I think maybe the dividing line is that gen X remembers real discrimination. We know how gays were opposed, we remember the resulting stigma of AIDS, and our mothers were the first generation to make mass inroads into the workplace as male peers, so we have that more common second-hand knowledge too.
People younger than us do not have any contemporary memory of real, direct, institutional discrimination, embedded into law. Gay rights was the last real battle.
So they find themselves fighting phantoms. And they have a desperation to latch onto any perceived new "civil rights" cause because they want to have one, like previous generations did.
They're looking for something new, which "trans rights" is, while not realising how recent and fragile the gains we've made are, and there's no interest in maintaining those (boring!). They can't even conceive that they might be undermining them. (And if they do, cool, cos they're tearing down the system!)
The rhetoric you here about how this is the same as the anti-gay movement rings totally false to me. I was straight, and young, so didn't directly affect me, but I remember the media + politics. The gay rights people were up there debating, and the opponents - mainly conservatives and religious - were struggling to make coherent arguments. But as long as all that was being demanded were the same rights as straight people had - hospital visiting rights (remember that - gay partners versus family?), inheritance, marriage - it was hard to justify saying no.

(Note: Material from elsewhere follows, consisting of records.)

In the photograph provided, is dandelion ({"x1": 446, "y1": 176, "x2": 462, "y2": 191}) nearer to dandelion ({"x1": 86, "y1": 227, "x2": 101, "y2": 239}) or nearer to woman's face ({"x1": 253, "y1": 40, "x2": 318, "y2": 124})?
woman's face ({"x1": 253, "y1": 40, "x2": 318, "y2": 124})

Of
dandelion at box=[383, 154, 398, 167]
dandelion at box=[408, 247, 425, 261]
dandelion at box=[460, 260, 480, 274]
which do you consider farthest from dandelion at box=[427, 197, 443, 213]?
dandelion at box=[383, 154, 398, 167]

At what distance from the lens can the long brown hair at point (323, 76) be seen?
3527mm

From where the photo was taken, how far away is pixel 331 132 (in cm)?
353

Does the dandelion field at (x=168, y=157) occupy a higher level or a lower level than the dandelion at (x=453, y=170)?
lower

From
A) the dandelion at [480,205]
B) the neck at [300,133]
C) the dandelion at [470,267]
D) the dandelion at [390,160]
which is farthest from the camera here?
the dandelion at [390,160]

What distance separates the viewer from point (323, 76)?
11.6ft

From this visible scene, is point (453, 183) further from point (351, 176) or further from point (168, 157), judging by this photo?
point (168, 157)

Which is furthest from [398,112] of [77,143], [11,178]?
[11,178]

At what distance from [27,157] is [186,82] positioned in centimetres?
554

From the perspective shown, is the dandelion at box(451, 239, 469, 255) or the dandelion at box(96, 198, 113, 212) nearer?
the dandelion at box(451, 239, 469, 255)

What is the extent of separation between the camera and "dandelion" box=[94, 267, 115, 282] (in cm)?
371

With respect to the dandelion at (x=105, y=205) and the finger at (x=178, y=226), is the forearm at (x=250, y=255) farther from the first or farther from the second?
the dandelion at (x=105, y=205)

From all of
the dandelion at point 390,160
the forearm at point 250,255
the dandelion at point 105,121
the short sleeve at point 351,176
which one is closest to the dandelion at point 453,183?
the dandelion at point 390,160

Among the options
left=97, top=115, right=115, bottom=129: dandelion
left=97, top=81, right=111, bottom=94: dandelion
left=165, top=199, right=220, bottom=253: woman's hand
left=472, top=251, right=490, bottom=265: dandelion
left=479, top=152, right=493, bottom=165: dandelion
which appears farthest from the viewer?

There were attempts to link to paedophilia, which were countered by removing the paedophiles from the movement. Not denying them, or attempting to undermine safeguarding, or insisting on a lower age of consent than heterosexuals because "man-boy love is important for gay people".
There was tabloid sensationalism/fearmongering. But it was irrational bluster with nothing actually behind it. And people could (eventually) see that. The more it was discussed the clearer it was that the anti-gay forces had no real arguments for denying the same rights straights had.
That fight was not carried out like this one. Because the LGB knew they were in the right. They had nothing to hide. They had no need for a Dentons report ("get back channels into government and use your mates there to smuggle changes in behind more popular legislation"). They didn't deny real issues - they addressed them. Then they got the public on side, and the government flipped when the public did.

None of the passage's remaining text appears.